What distinguishes a closed-end fund is its ability to employ leverage.

Many closed-end funds borrow money to supplement the capital raised from shareholders. That additional borrowed money is also invested, and can deliver plumper dividends to shareholders willing to stomach the risk of investing in a leveraged fund.

Because the shares trade publicly and cannot be redeemed at net asset value, the value of a closed-end fund often deviates from the value of its assets.

Many closed-end fund investors like to wait until the discount on a fund is wide and then buy at what they consider a fetching price.

The snag in muni closed-end funds now is that few offer wide discounts.

The average discount on municipal closed-end funds has compressed from 12.4% at the beginning of the year to 3.6% today, according to Reiss.

Thomas J. Herzfeld Advisors finds the discounts so unappealing that it does not have a dime invested in municipal closed-end funds. Every penny of the firm’s $423,484 portfolio dedicated to the sector is in cash.

“The bargains in closed-end funds are few and far between,” Herzfeld wrote in its monthly report for November.

The firm believes funds in the sector are expensive in part because the funds have become so popular.

The title of its commentary this month is “Main Street Discovers Closed-End Funds.”

Until a brief pullback last month, closed-end funds have been riding an “uninterrupted wave of popularity” this year, Herzfeld said.

Herzfeld offered what it considers a tell-tale sign the market is near a top — the press is writing about it.
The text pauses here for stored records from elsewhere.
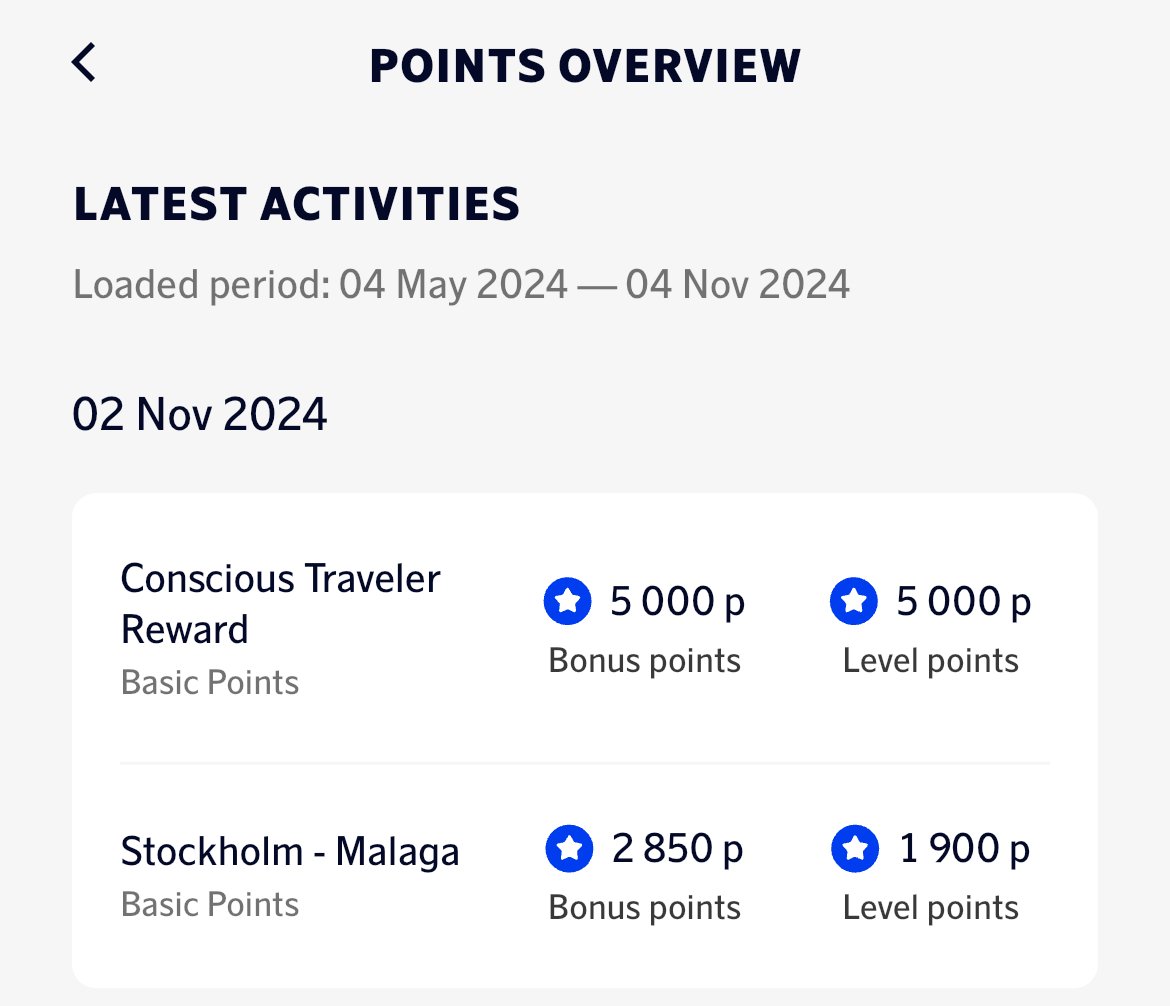 POINTS OVERVIEW

LATEST ACTIVITIES

Loaded period: 04 May 2024 — 04 Nov 2024

02 Nov 2024

Conscious Traveler Reward
Basic Points

5 000 p
Bonus points

5 000 p
Level points

Stockholm - Malaga
Basic Points

2 850 p
Bonus points

1 900 p
Level points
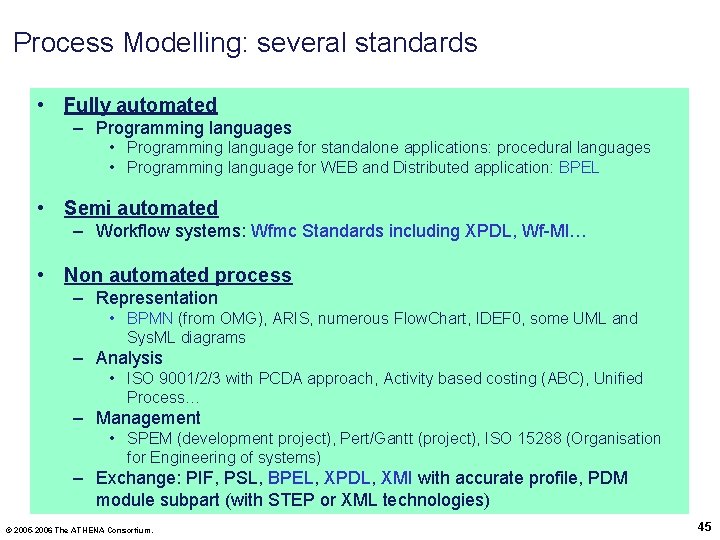 Process Modelling: several standards

• Fully automated
– Programming languages
• Programming language for standalone applications: procedural languages
• Programming language for WEB and Distributed application: BPEL

• Semi automated
– Workflow systems: Wfmc Standards including XPDL, Wf-MI…

• Non automated process
– Representation
• BPMN (from OMG), ARIS, numerous FlowChart, IDEF0, some UML and SysML diagrams
– Analysis
• ISO 9001/2/3 with PCDA approach, Activity based costing (ABC), Unified Process…
– Management
• SPEM (development project), Pert/Gantt (project), ISO 15288 (Organisation for Engineering of systems)
– Exchange: PIF, PSL, BPEL, XPDL, XMI with accurate profile, PDM module subpart (with STEP or XML technologies)

© 2005-2006 The ATHENA Consortium.

45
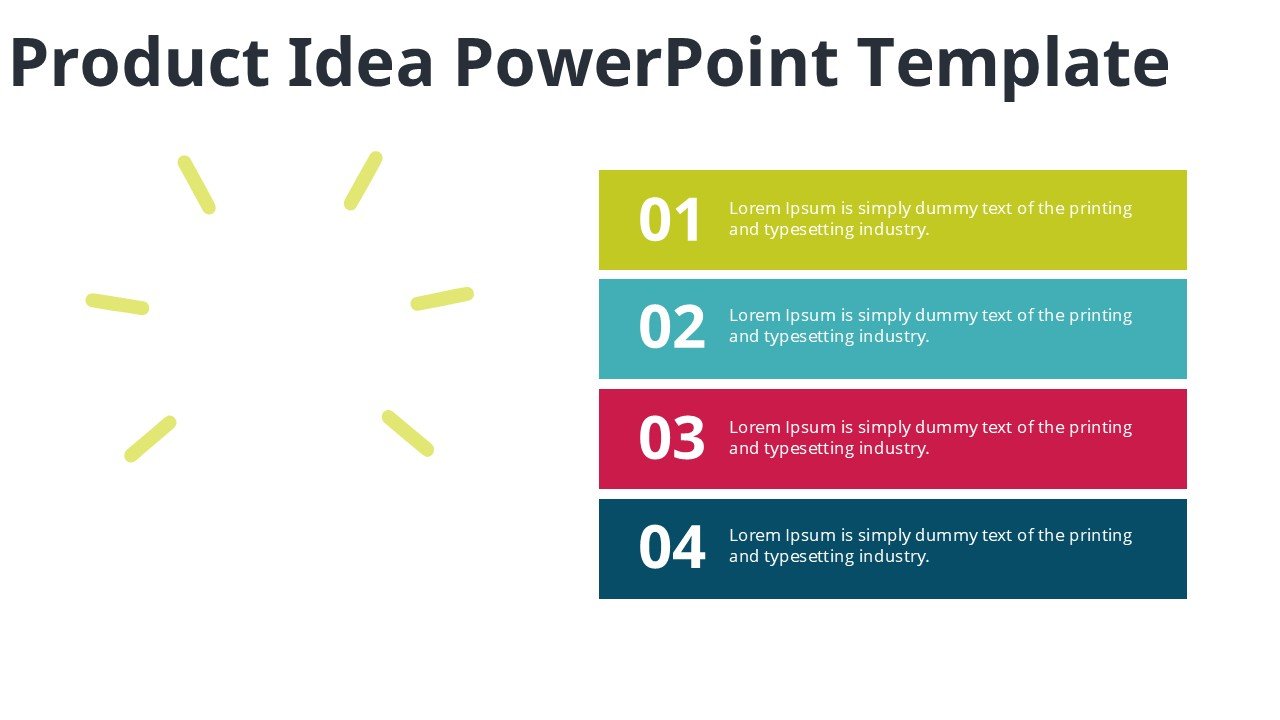 Product Idea PowerPoint Template

01 Lorem Ipsum is simply dummy text of the printing and typesetting industry.

02 Lorem Ipsum is simply dummy text of the printing and typesetting industry.

03 Lorem Ipsum is simply dummy text of the printing and typesetting industry.

04 Lorem Ipsum is simply dummy text of the printing and typesetting industry.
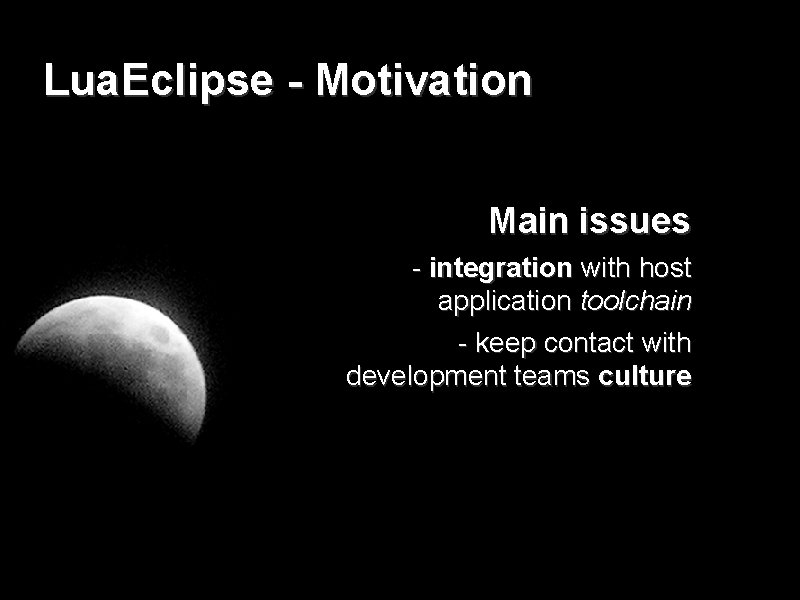 LuaEclipse - Motivation

Main issues

- integration with host application toolchain

- keep contact with development teams culture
More reporters have been calling the firm asking about low-risk, high-discount funds with tax-exempt yields north of 5%. The firm’s response: there aren’t any.

Stifel’s Reiss wrote in his latest report that while the rally this year has been a “welcome relief,” investors should not count on further appreciation from narrowing ­discounts.

Returns on closed-end funds will now be determined by returns from the underlying bonds, he said, not closed-end share appreciation in excess of those returns.

That does not mean there are no closed-end municipal funds worth owning. Reiss still has buy ratings on a number of funds, including the BlackRock MuniYield Insured Fund and the Nuveen Insured Municipal Opportunity Fund. It just means returns in the sector will have to come from dividends and gains in the underlying assets, not from investors in the stock market willing to pay more per dollar for closed-end funds.

“Investors can no longer count on ­capturing extra returns because of discounts contracting,” Jeff Margolin, an analyst with First Trust, wrote in his closed-end fund report for the third quarter. “Investors need to focus on funds and categories where there is still value in a fund’s underlying asset class. ... If the underlying asset class performs well and the NAV moves higher, ultimately the share price should also move higher and investors can still earn a decent total return in their funds.”

Margolin said the yields on municipal closed-end funds remain alluring even without the promise of further contraction in discounts.

The Closed-End Fund Association lists the distribution yields — defined as total cash returned to each share as a percentage of price — for all the muni closed-end funds.

The five biggest leveraged funds sport an average distribution yield of 5.32%, which assuming a 35% tax rate is a taxable-­equivalent yield of 8.18%.

One of the main reasons dividends remain so high even as yields on municipal bonds have plummeted is cheap leverage.

Closed-end funds that opted to utilize leverage now enjoy extraordinarily low ­financing costs. With the Federal Reserve committed to pinning short-term interest rates close to zero, most closed-end funds are paying paltry sums on their short-term debt.

The closed-end funds at Nuveen ­Investments, for instance, are paying 0.41% on their auction-rate preferred shares.

Whatever interest income Nuveen can generate in excess of that is gravy for the shareholders in its leveraged funds.